> _SOURCE TEXT_:
.....
Naturally there was hue and cry over this, but the most interesting points of this speech, from my perspective, are those made about early intervention in the lives of people who are destined to make up our prison population.
Justice Elias ponders why “blameless babes” become the worst sorts of criminals and clog up our prison system.
In fact, as she says, the answers are clear – “the unfortunate reality is that the most influential risk factors will have been present at birth ….. [t]he most effective interventions are the earliest interventions.”
Responding to the Elias speech, another letter writer to a Sunday paper, someone who had worked at a paediatric hospital, says “failure to thrive” is a diagnosis frequently given to babies seen by doctors, where children have no underlying medical problem but are underweight and behind in milestones. (“This [i]s due to lack of nurturing from the mother … she could not provide what she had no knowledge of as she would not have experienced nurturing in her own life.”)
The list of risk factors that turn blameless babes into career criminals will come as a surprise to precisely no one.
Lack of love and care, particularly from a mother figure; cruelty and bad diets are just some, while parental conflict and separation; erratic or harsh discipline; abuse of any kind and instability are others.
A devil of a problem to help solve, but one that our Chief Justice has given some thought to.
She suggests the idea of intervening in the lives of those most at risk at an earlier stage – not intervention by CYFS necessarily – but community-based systems and mentors to help people navigate the choppy waters of parenting.
How ridiculous that when someone of her experience comes up with ideas that are both radically wise and thought-provoking, jumped-up politicians and commentators are tripping over themeslves to tell her she’s out of line, rather than consider the very key points she raises.
Many of us see young lives destined for trouble all around us.
When my son was born at 29 weeks he spent his first seven weeks or so in the Neonatal Intensive Care Unit (NICU) at National Women’s. When he was first there, his roomate was a child who held the record for staying in NICU needing acute help for the longest time.
Day after day nurses would care for this little boy while his mother was nowhere to be seen.
When she finally did turn up she complained about having no money for the bus and yet was dressed in the latest fashions and carrying a pretty snazzy mobile phone.
She spent most of the trip berating the “honky” nurses that cared for her son, then fairly swiftly made her excuses and went home to “care” for her five other children.
CYFS tried to deal with this woman with little effect. Her son was brain damaged and would need special care all his life. There was not anyone, nurse or passing adult, who did not feel the urge to disconnect that boy from his cords and monitors and run off into the night with him.
How great if someone had managed to get through to that mother – or to any mother and/or father not up to the job of caring for a young child.
What we need is more ideas of the sort that prevent mass imprisonment at its very root, rather than simply see prisons as a solution to the problem of crime in our community.
They are a poor substitute for a loving and secure early childhood.
– Dita De Boni
Pictured above: The Chief Justice, Dame Sian Elias. Photo / Mark Mitchell
28 July 2009
Wouldn’t it be interesting if debate started about the question of adoption of babies in this situation. Maybe some of those neglected abused children could have been saved by placement into families who would have loved and cherished them as all children should be. But I guess it’s not PC to bring that up.
.....
Items from a dataset:

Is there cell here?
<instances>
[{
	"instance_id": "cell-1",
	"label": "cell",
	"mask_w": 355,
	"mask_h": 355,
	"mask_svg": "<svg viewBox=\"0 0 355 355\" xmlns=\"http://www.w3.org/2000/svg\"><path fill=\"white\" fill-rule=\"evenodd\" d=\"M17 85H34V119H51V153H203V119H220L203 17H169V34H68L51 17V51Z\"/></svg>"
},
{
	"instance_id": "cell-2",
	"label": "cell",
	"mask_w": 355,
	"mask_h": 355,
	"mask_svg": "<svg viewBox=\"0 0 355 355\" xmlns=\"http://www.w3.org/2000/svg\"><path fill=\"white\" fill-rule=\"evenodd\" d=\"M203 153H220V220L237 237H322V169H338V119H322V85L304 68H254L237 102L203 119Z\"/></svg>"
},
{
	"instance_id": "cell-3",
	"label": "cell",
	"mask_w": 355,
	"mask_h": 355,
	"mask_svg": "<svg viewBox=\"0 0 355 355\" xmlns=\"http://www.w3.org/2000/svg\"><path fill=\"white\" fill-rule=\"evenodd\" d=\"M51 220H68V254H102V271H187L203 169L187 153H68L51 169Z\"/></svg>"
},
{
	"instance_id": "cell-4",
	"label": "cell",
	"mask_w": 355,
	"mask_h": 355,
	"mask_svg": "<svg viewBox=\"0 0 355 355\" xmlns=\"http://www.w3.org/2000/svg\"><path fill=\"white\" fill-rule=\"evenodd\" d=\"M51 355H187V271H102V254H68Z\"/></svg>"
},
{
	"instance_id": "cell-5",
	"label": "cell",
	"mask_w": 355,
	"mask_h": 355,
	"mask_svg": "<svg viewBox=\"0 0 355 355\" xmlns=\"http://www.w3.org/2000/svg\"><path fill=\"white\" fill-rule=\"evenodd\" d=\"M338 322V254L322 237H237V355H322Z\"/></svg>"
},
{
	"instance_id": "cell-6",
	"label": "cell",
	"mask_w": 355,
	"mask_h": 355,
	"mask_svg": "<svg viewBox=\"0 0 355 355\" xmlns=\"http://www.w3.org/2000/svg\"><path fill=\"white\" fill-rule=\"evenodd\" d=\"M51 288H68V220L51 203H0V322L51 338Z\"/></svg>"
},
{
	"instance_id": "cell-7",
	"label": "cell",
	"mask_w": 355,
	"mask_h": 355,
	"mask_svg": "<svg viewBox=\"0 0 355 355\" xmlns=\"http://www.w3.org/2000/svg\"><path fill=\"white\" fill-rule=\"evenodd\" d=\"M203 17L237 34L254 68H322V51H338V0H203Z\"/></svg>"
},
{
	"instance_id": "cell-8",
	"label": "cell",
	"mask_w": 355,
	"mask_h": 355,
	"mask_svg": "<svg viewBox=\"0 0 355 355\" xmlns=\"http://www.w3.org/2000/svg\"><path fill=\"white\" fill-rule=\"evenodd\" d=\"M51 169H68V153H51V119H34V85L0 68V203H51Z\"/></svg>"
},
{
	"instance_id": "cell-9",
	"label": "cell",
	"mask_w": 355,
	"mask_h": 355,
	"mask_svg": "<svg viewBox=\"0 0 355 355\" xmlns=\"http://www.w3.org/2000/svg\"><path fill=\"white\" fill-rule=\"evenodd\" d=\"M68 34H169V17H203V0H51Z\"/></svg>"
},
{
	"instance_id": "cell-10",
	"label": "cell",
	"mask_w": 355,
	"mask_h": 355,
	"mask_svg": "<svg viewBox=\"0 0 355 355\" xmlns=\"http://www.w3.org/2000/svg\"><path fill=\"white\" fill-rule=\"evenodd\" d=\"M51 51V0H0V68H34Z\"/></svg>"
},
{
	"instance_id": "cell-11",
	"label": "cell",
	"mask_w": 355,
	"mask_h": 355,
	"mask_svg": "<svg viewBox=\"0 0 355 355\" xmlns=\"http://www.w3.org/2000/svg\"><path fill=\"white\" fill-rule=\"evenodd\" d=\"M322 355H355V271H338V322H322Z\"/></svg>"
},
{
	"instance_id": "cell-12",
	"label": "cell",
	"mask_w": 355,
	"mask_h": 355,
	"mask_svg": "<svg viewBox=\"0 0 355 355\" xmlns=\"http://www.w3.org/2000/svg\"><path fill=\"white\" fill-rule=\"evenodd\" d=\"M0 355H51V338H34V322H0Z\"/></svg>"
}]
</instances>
.....
> _TO DO_:
A: Translate this sentence from the opinion piece on early intervention and prisons into Spanish: "Many of us see young lives destined for trouble all around us."
B: Repeat the opinion piece on early intervention and prisons word for word, starting with "When she finally" and going on through "five other children.".
C: Write what comes next in the opinion piece on early intervention and prisons, picking up after its final sentence.

> _SET OF ANSWERS_:
A: Muchos de nosotros vemos a nuestro alrededor vidas jóvenes destinadas a tener problemas.

B:
When she finally did turn up she complained about having no money for the bus and yet was dressed in the latest fashions and carrying a pretty snazzy mobile phone.
She spent most of the trip berating the “honky” nurses that cared for her son, then fairly swiftly made her excuses and went home to “care” for her five other children.

C:
Te Atatu South
28 July 2009
I agree with the comments of Justice Sian Elias. Too often we see mothers and fathers giving poor support to their young children. It is a certain uneducated group in our society that dont even know how to parent or show any interest to do so. And why would anyone who is so poor and doesnt even own their own home pop out number 4 or 5 without the financial ability to bring them into the world properly.
Being a parent is a huge responsibility and one that requires a good solid plan and actual genuine desire to want the best for their offspring. The basic’s have not changed and for every action we need a consequence. Sadly too many parents dont even discipline the children so they never learn and the cycle repeats.
28 July 2009
A very interesting and thought prevoking analysis of Dame Sian Elias’s speech.
I think you have hit the nail on the head.
Having said that, it is plainly obvious that the present National govt are far more interested in locking people up (the more the merrier), than doing anything whatsoever to stop the problem at the “top of the cliff”. I strongly suspect that the reason for this is because any efforts put towards a real, long lasting solution to this problem won’t show up in any stats that will show the National govt in a good light before the next election.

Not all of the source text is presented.